# Fuse blows everytime and i am lost on how?



## lilbigtonka (Dec 30, 2008)

My fan works perfect on my manual switch and everything but it wasnt coming on while riding so i stopped and check the fuse where i took the relay out in the the back under the seat and put a inline fuse there long time ago, well it was blown so i put a new one in and went riding same thing check the fuse it was blown again....i went the rest of the day riding with my manual switch on....but my connections are heat shrunk and fuse is greased i dont understand where it could be shortening out at.....any help would be much appreciated thanks


----------



## DirtyBrutes (Oct 12, 2011)

I just had the same problem. I cleaned and put more di electric grease on the connecters that have to do with the fan. Hope this helps.


----------



## NMKawierider (Apr 11, 2009)

What size fuse? The breaker you took out was a 20amp auto reset so the fuse needs to be the same at least. As the fan gets older it will start pulling more amps so if you were getting away with a 10amp before....might have to up it to that 20.


----------



## brute69 (Mar 7, 2012)

Mine was doing something like that but my toggle switch has a light on it and I had it hoked up and it kept blowing fuses so I unhooked the light off the toggle and it has not blown a fuse sence


----------



## lilbigtonka (Dec 30, 2008)

Brute69 you might be right I just switched switches and it has a light on this one and that prolly is what it is, how do I wire it without the light..I and nmk I had a 20amp fuse on it blew 2 of them


----------



## brute69 (Mar 7, 2012)

I don't know how your switch is but mine had three post on it if I rember right the one for the light you are so post to ground to the batterie but that's what was blowing my fuses so I in unhooked it just have one wire going to the ***. Plug and one to the fan wire


----------



## jrpro130 (May 10, 2009)

Try a bigger fuse LOL

If your fan is origional it may be pulling higher amperage...prob start looking around for a fan. Those SPAL replacements pull less amp draw!


----------



## tesla421 (May 27, 2013)

I would think your fan is just beginning to pull more amps. Might be time to look for a new fan.
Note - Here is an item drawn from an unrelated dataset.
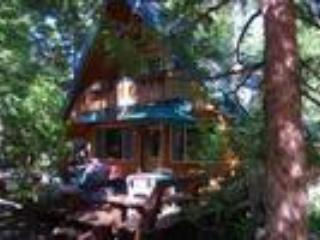 Homewood cabin...ski home for lunch. - Homewood vacation rentals
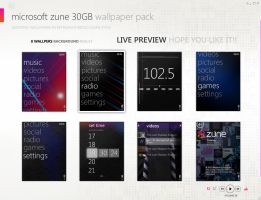 Microsoft Zune 30GB Wallpack by srjames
---------- Post added at 02:57 PM ---------- Previous post was at 02:54 PM ----------

I also need a new fan or at least the fan blades. Should I try one of these aftermarket fans that say they have a higher cfm or stick with the spal fan


----------



## bayou_boy_22 (Mar 13, 2009)

Check your wires. Might be shorting on the frame somewhere before the manual switch. Could hace chaffed somewhere. 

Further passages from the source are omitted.